» Text
INTERNATIONAL MENACE

From the Airi Sano, Prankmaster General series , Vol. 3

A fun balance of mischief, personal growth, and Japanese culture.

Airi Sano goes global with her pranks when her family vacations in Japan in this third series entry.

Sixth grade is ending, and Airi and her family are going to Japan over the summer. Airi is excited to visit her mother’s relatives and tiny hometown and see the sights in Tokyo and Osaka, but she’s a little bummed that she has to spend the summer with her boring brother and not her new friends. Even though the prank squad had a great school year together, she’s worried they’ll have so much fun that they’ll forget her. Airi pressures herself: She’s determined to make this the most fantastic trip ever, so she’ll have stories to entertain her friends with. Airi plans and executes pranks, and even enlists her brother as her deputy. But when some of her jokes and antics backfire, causing real problems and hurting people’s feelings, Airi reflects on her behavior and how she affects others. Following the same format as before, this volume includes Airi’s situation reports, text threads, emails, and funny, informational footnotes, all of which support this comical and captivating narrative. The story thoughtfully explores themes of friendship and family, including sibling and intergenerational relationships. Entertaining black-and-white illustrations add cultural context to the family’s home in Hawai‘i and destinations in Japan.

» What needs to be done
Switch "vacations" to "travels" in the book review and write that passage out again, beginning at the words "From the Airi" and stopping after "third series entry.". The listing has no connection to the book review.

A series of records:
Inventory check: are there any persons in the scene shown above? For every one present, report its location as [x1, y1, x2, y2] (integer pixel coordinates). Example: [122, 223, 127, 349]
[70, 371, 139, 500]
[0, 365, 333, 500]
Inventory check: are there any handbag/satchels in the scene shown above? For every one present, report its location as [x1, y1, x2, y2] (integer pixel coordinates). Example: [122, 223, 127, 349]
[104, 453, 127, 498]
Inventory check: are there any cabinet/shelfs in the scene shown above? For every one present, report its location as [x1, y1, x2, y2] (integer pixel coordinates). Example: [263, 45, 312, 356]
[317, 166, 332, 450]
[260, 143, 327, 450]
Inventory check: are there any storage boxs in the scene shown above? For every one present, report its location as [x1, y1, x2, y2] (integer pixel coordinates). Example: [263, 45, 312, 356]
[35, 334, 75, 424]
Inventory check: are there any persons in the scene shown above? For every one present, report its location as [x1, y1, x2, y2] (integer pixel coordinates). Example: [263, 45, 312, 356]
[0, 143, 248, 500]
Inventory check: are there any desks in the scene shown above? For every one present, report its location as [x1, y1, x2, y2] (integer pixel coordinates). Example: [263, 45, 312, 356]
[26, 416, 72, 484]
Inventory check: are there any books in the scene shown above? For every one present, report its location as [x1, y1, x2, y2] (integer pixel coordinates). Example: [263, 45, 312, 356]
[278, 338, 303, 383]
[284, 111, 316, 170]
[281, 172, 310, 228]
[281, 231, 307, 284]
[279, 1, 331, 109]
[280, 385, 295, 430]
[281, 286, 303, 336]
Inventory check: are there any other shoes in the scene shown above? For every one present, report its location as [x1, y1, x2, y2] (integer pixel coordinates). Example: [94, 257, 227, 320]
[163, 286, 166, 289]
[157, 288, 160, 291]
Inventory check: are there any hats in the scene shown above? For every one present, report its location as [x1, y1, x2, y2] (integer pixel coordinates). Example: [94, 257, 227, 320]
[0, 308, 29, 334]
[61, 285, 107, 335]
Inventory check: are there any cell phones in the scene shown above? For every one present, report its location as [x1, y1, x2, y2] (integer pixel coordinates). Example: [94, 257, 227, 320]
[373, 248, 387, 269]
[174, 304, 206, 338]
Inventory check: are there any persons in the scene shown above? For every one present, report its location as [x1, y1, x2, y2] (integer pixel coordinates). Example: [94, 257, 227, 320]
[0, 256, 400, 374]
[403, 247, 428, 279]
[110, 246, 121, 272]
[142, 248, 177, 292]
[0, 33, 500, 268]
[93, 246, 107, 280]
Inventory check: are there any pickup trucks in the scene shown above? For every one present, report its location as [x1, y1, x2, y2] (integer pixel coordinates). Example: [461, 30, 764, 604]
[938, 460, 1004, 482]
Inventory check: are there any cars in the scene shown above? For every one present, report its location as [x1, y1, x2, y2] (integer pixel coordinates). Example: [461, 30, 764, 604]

» Correct answer
From the Airi Sano, Prankmaster General series , Vol. 3

A fun balance of mischief, personal growth, and Japanese culture.

Airi Sano goes global with her pranks when her family travels in Japan in this third series entry.